:: 本文 ::
·····

今の若い人たちは、小林秀雄を読んでいるのだろうか。もし読んでないのなら、この「考えるヒント」を手にとって読んでみてほしい。

5ページほどの小編が収められていていて、それぞれ読み切りなので読みやすい。IT関係の仕事、とくにコンサルティングをしている人におすすめなのは、巻頭の「常識」。ポーのメールツェルの将棋指しから始まるこのエッセーは、今読んでみても決して古くはない。中谷宇吉郎との会話も面白い。

「将棋の神様同士で差してみたら、と言うんだよ」
(略)
「神様は読み切れる筈だ」
「そりゃ、駒のコンビネーションの数は一定だから、そういう筈だが、いくら神様だって、計算しようとなれば、何億年かかるかわからない。」
「何億年かかろうが、一向構わぬ」
「そんなら、結果は出るさ。無意味な結果が出る筈だ」

ルールが決まっている空間の中は、どんなに複雑でわかりにくくても、それはルールによって定められる結果の範囲を出ることはない。しかし、ルールを作るのは人間であり、ルールを作ることによって利益を得るのは人間であれば、ルールを作ることによってしっぺ返しを食らうのも人間である。ルールの中で、損得を考えずに人間を助けるのはA.I.である。

·····

:: データ抜粋 ::
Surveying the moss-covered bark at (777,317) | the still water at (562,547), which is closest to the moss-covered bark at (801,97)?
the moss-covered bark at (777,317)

·····

:: やること ::
a) 本文にある「中谷宇吉郎との会話も面白い。」という文を英語に訳してください。
b) 本文の「今の若い人たちは、小林秀雄を」から「何億年かかるかわからない。」」まで（両端の語句も含む）を、一字も変えずに書き写す。

:: 練習の解答 ::
a) The conversation with Ukichiro Nakaya is also interesting.

b)
今の若い人たちは、小林秀雄を読んでいるのだろうか。もし読んでないのなら、この「考えるヒント」を手にとって読んでみてほしい。

5ページほどの小編が収められていていて、それぞれ読み切りなので読みやすい。IT関係の仕事、とくにコンサルティングをしている人におすすめなのは、巻頭の「常識」。ポーのメールツェルの将棋指しから始まるこのエッセーは、今読んでみても決して古くはない。中谷宇吉郎との会話も面白い。

「将棋の神様同士で差してみたら、と言うんだよ」
(略)
「神様は読み切れる筈だ」
「そりゃ、駒のコンビネーションの数は一定だから、そういう筈だが、いくら神様だって、計算しようとなれば、何億年かかるかわからない。」